Lets now look at nuclear and fossil fuels. Nuclear was supplying on average 6.263 MW (22% of avg load), with a steady flow or low standard deviation due to its nature of being on and running non-stop. Coal was around 4.243 MW which is around 15% of demand, but peaked at 8359 MW (30% of demand) probably during the times of low winds and water. 

Oil and gas account for less than 20% of the national load at around 6.000 MW on average. However, during this period gas peaked at over 20.000 MW which is around 70% of the average national load. It is well known in the industry that these oil and gas peakers are the ones that keep the lights on at night in times of high power demand, low winds, and low waters. It is also well known that these power plants are off most of the times, but are paid hansomely purely for being available and ready to go online or to increase their power loads at any given moment in time, reacting to the national grid's demand.  From this observation, we can build a query to show the prices at those times where the gas peakers are to the maximum and the prices at the moments where solar and wind (the new cheapest technologies) are at their maximum.

### Prices/Load related columns basic profiling

In [21]:
print ("Summary of columns Date,  total load actual, price actual:")
nrgDF_filled.select("Date","total load actual","price actual").summary().show()

print("Checking for nulls in Date, total load actual, price actual:")
nrgDF_filled.select([count(when(col(c).isNull(), c)).alias(c) for c in ["Date", "total load actual","price actual"]]).show()

print("Checking amount of distinct values in columns Date, total load actual, price actual:") 
nrgDF_filled.select([countDistinct(c).alias(c) for c in ["Date", "total load actual","price actual"]]).show()

Summary of columns Date,  total load actual, price actual:
+-------+------------------+------------------+
|summary| total load actual|      price actual|
+-------+------------------+------------------+
|  count|            178256|            178436|
|   mean|28704.188403195403| 57.92262211661325|
| stddev| 4580.299460055086|14.208869074386032|
|    min|             18041|              9.33|
|    25%|             24807|             49.38|
|    50%|             28914|             58.06|
|    75%|             32202|             68.05|
|    max|             41015|             116.8|
+-------+------------------+------------------+

Checking for nulls in Date, total load actual, price actual:
+----+-----------------+------------+
|Date|total load actual|price actual|
+----+-----------------+------------+
|   0|              180|           0|
+----+-----------------+------------+

Checking amount of distinct values in columns Date, total load actual, price actual:
+-----+-----------------+--

180 nulls in the Power Load column, that is around 0.01% of observations, we can clearly just forward fill these values without any worry.  

In [22]:
filled_load = last(nrgDF['total load actual'], ignorenulls=True).over(window)
nrgDF_filled = nrgDF_filled.withColumn('total load actual', filled_load)

In [30]:
print ("Summary of columns Date,  total load actual, price actual:")
nrgDF_filled.select("Date","total load actual","price actual").summary().show()

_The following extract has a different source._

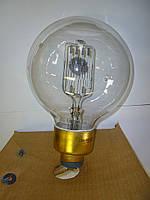 КПЖ220-5000Вт электролампа прожекторная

print("Checking for nulls in Date, total load actual, price actual:")
nrgDF_filled.select([count(when(col(c).isNull(), c)).alias(c) for c in ["Date", "total load actual","price actual"]]).show()

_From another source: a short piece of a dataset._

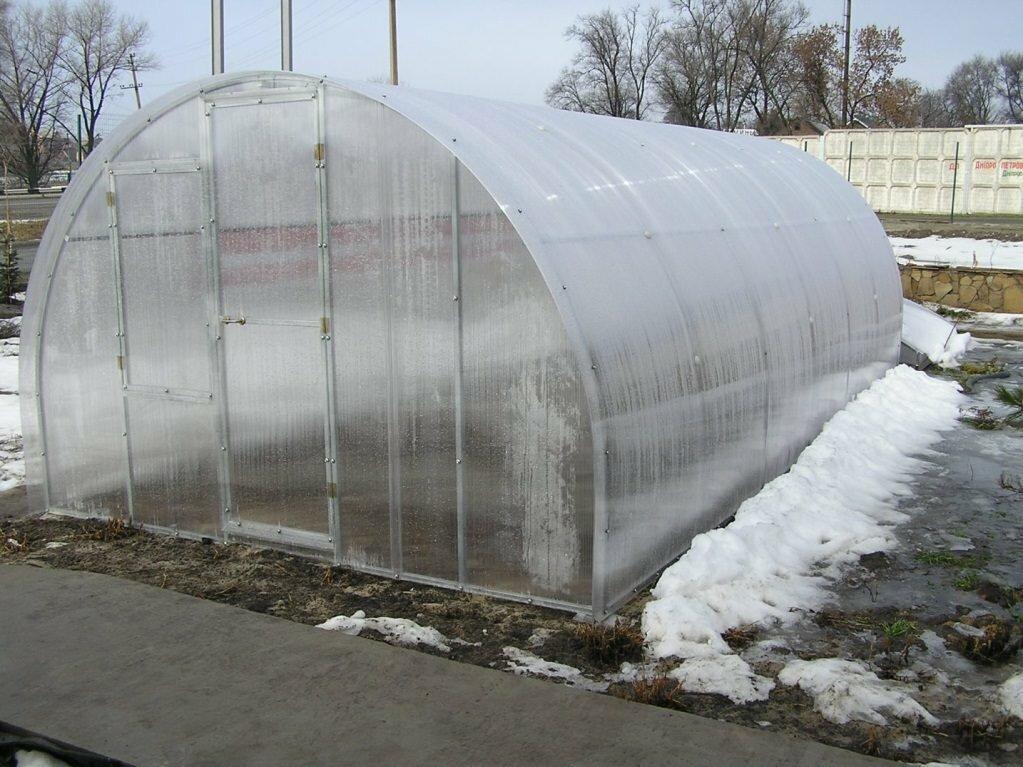 Теплицы зимние с отоплением фото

print("Checking amount of distinct values in columns Date, total load actual, price actual:")
nrgDF_filled.select([countDistinct(c).alias(c) for c in ["Date", "total load actual","price actual"]]).show()

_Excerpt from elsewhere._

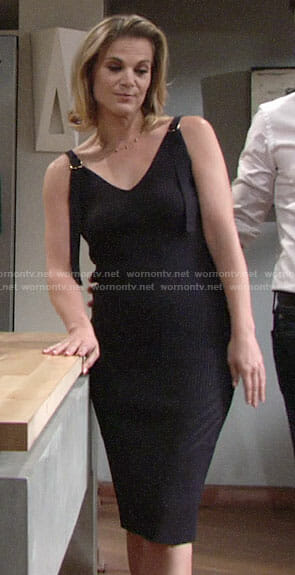Phyllis's navy ribbed dress on The Young and the Restless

Summary of columns Date,  total load actual, price actual:
+-------+------------------+------------------+
|summary| total load actual|      price actual|
+-------+------------------+------------------+
|  count|            178436|            178436|
|   mean|28704.823499742204|57.922622116613624|
| stddev|4581.1880664151295|14.208869074386023|
|    min|             18041|              9.33|
|    25%|             24806|             49.39|
|    50%|             28914|             58.06|
|    75%|             32204|             68.05|
|    max|             41015|             116.8|
+-------+------------------+------------------+

Checking for nulls in Date, total load actual, price actual:
+----+-----------------+------------+
|Date|total load actual|price actual|
+----+-----------------+------------+
|   0|                0|           0|
+----+-----------------+------------+

Checking amount of distinct values in columns Date, total load actual, price actual:
+-----+-----------------+--

Everyone knows that the higher the load the higher the price of energy, since if more energy is needed, more power plants must come online to meet that demand. In terms of total load, the average in the studied period was around 29.000 MW with extremes between 18.000 MW and 41.000 MW and most of the time between 25.000 MW and 32.000 MW (the interquartile range). The prices are measured here in €/MW-hour or in this case since it is measured per hour it is equivalent to €/MW. The average price from generator to distributor was around €58/MW or 5.8 cents / kW, while most of the time the price of a megawatt was between €50 and €68. In extreme cases the price was between only €9.33 and up to €116.8. My hypothesis is that the price was €9.33 when renewables were at its highest or close to highest, while high prices of €116.8 were when gas power plants were at their highest power loads. Nevertheless, analyzing price against generation sources (supply side) and weather conditions (demand side) will be the focus of our business questions. 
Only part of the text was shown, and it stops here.